*EXERCISE REQUIREMENTS*: From the line containing "Hugh Downs Quotes #1700785" through the last line of the listing, output each line exactly as it stands. Omit pictures.

BEGIN RECORDS PROVIDED

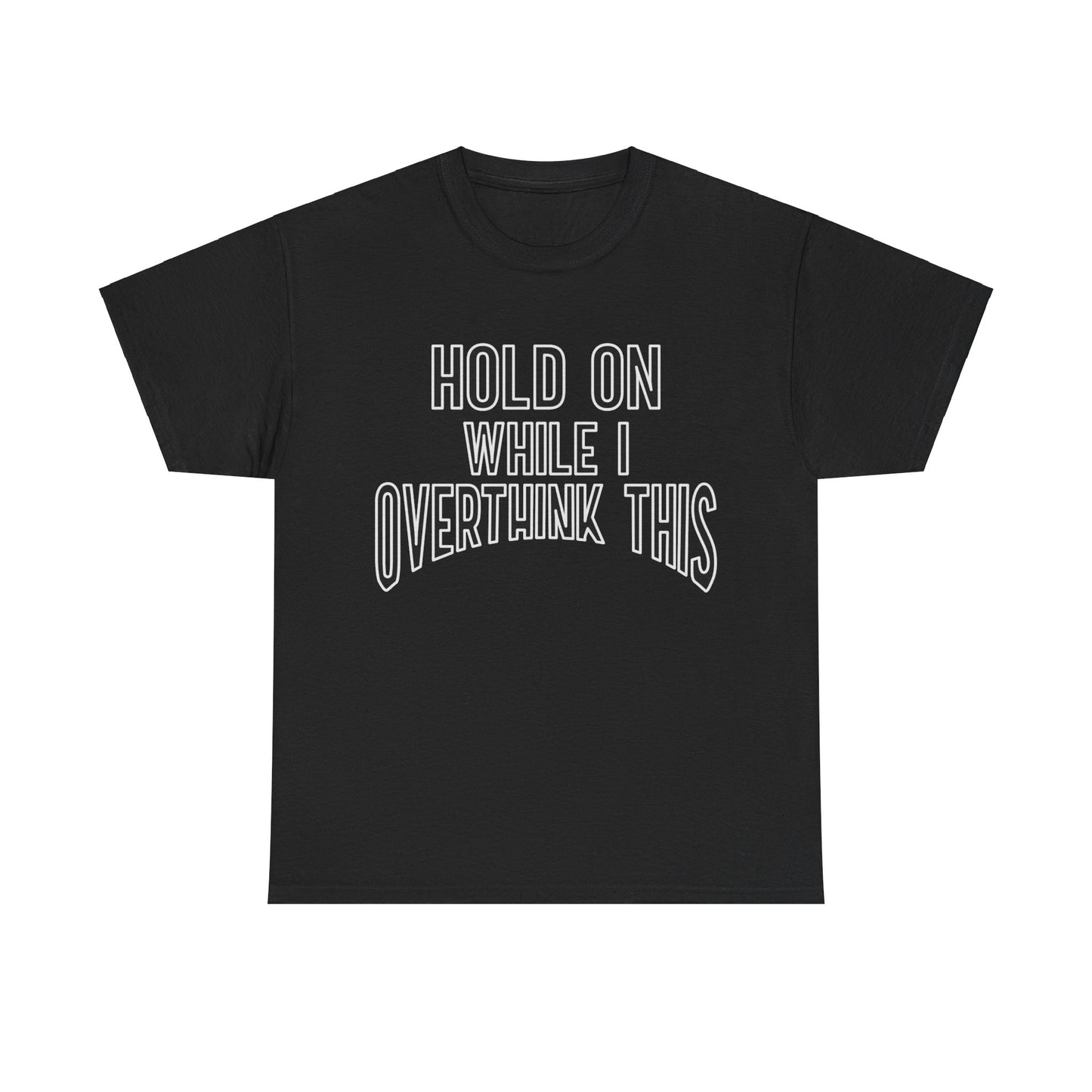 Funny anxiety shirt, hold on while I overthink this , Humorous Mental Health Tshirt
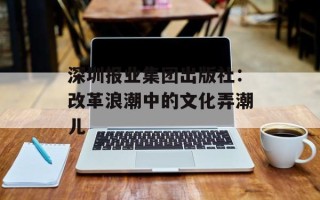 深圳报业集团出版社：改革浪潮中的文化弄潮儿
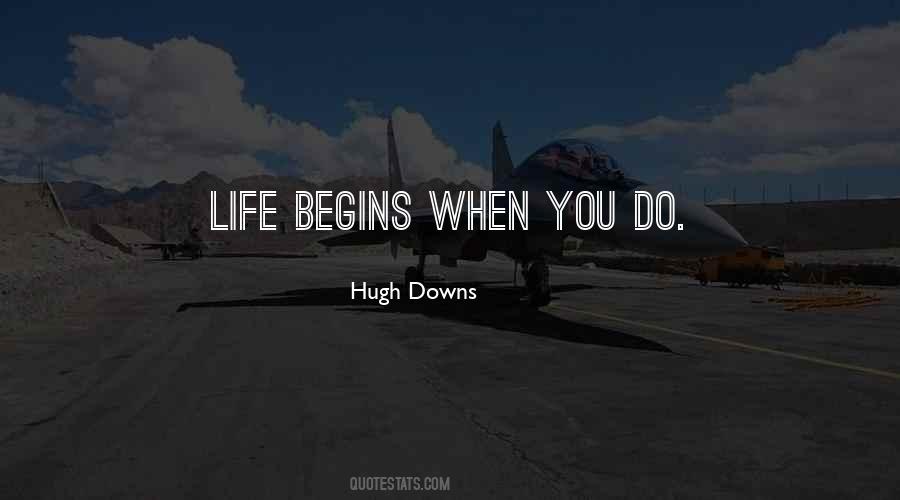 Hugh Downs Quotes #1700785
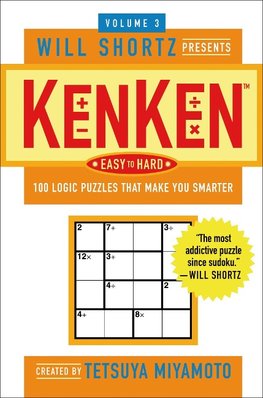 The Will Shortz Presents Kenken Easy to Hard, Volume 3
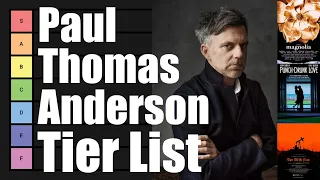 Ranking Every Paul Thomas Anderson Movie - Tier List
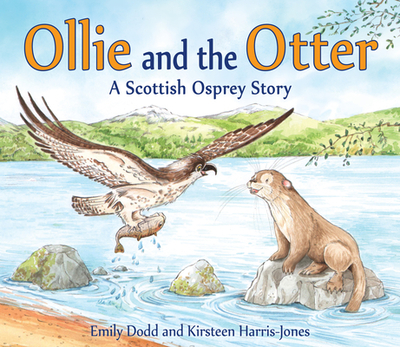 Ollie and the Otter: A Scottish Osprey Story - Dodd, Emily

END RECORDS PROVIDED

*ANSWER BOX*:
 Hugh Downs Quotes #1700785
 The Will Shortz Presents Kenken Easy to Hard, Volume 3
 Ranking Every Paul Thomas Anderson Movie - Tier List
 Ollie and the Otter: A Scottish Osprey Story - Dodd, Emily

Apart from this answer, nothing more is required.